During the California Gold Rush, carpenters were making $16/day in San Francisco (1849). By the 1860s, this had dropped to $4/day.

Wild Bill Hickok earned $150 a month as the marshal of Abilene, KS. Other Kansas lawmen earned $100, and deputies often made $60-75/month.

Typical ranch hands earned $30/month, plus room and board. If you were a top ranch hand, you might earn $40. A ranch foreman could command $50/month. And the trail boss of a cattle drive sometimes made as much as $100.

The average school teacher would earn $30/month.

Pony Express Riders, for the very short time of that service, earned $25 a week for their efforts and the dangers they faced.

Pony Express ad, showing the pay of $25/week.


A private or corporal in the Army (in 1865) could expect $13/month. A sergeant’s page jumped to $17. A 1stor 2ndlieutenant made roughly $105, with captains earning $115. If one was fortunate enough to make it all the way to the rank of General in 1865, they could’ve expected almost $760 in pay.

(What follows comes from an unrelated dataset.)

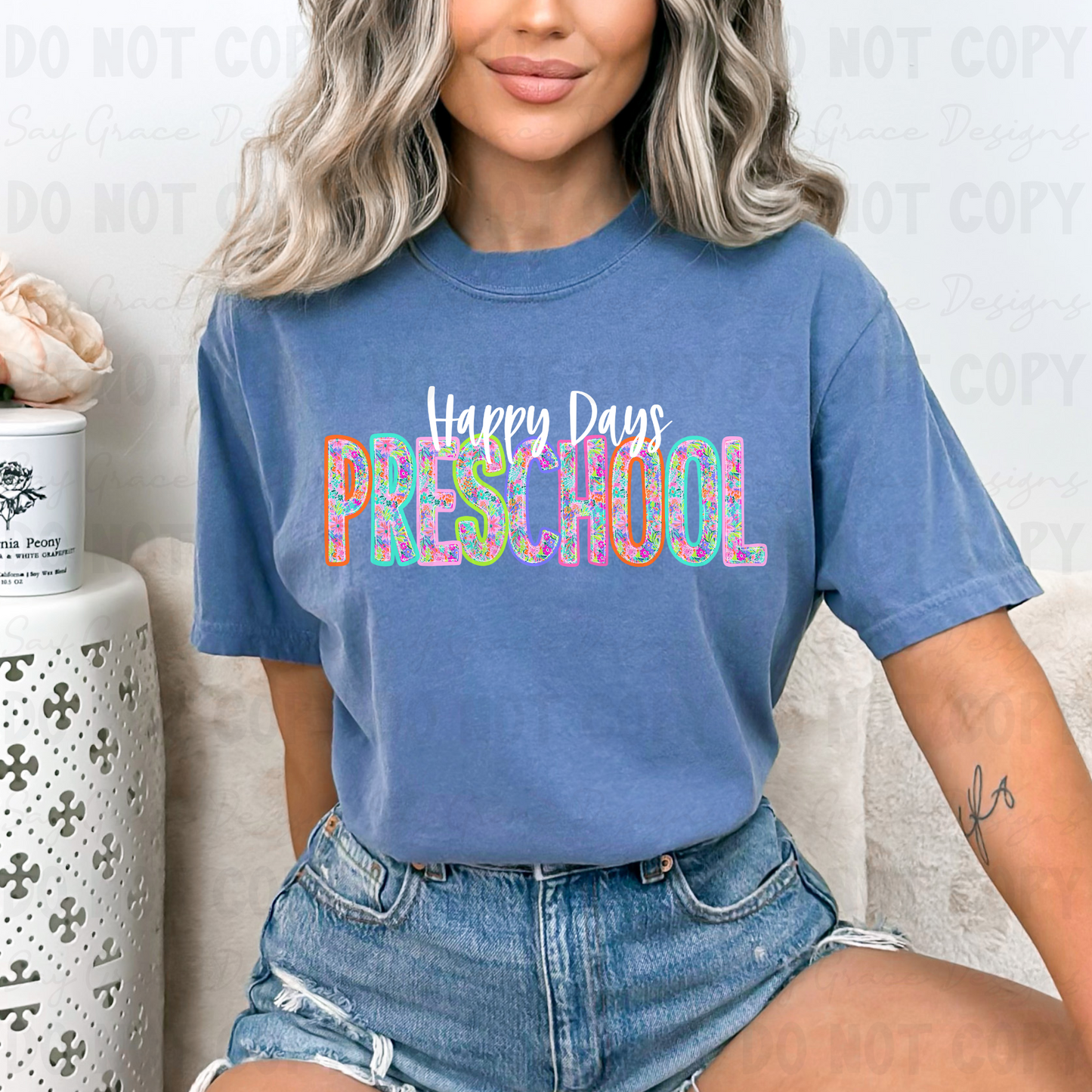 Happy Days Preschool Neon Bloom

Oh, and just to keep it real—a soiled dove could expect $1 to $2 per roll in the sheets.

I hope you enjoyed this little look into what things cost in bygone days. If you did, I’d love to hear your thoughts. Just please be patient with my response time. My hubby and I are in a training class all week, so I won’t be able to respond until evening, if then.